WHAT TO PRODUCE: Write out the rows below exactly, from the line containing "What is the measured" through the end of the rows.
[Begin RECORDS FOR THE TASK]
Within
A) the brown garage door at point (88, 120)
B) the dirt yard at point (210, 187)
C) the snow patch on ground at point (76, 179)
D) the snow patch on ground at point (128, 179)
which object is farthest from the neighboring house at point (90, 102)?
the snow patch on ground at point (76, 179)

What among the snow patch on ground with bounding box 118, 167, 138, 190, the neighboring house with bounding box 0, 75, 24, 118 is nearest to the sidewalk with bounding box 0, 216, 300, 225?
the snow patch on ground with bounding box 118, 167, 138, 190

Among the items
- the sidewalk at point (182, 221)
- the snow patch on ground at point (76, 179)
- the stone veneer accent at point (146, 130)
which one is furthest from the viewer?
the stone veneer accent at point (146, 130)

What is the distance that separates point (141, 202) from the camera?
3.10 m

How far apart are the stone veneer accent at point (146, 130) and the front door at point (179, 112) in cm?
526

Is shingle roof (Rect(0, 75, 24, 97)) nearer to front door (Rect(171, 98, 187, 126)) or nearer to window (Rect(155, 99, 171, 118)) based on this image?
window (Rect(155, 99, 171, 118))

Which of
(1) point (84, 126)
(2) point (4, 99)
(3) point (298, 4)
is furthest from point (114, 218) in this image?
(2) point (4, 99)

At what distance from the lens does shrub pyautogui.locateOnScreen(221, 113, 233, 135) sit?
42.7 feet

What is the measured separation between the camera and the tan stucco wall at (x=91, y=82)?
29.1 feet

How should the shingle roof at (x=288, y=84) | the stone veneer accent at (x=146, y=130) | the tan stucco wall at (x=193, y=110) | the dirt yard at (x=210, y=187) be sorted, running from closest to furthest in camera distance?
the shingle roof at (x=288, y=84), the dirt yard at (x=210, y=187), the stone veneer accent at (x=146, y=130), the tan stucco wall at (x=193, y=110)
[End RECORDS FOR THE TASK]
EXERCISE RESULT:
What is the measured separation between the camera and the tan stucco wall at (x=91, y=82)?
29.1 feet

How should the shingle roof at (x=288, y=84) | the stone veneer accent at (x=146, y=130) | the tan stucco wall at (x=193, y=110) | the dirt yard at (x=210, y=187) be sorted, running from closest to furthest in camera distance?
the shingle roof at (x=288, y=84), the dirt yard at (x=210, y=187), the stone veneer accent at (x=146, y=130), the tan stucco wall at (x=193, y=110)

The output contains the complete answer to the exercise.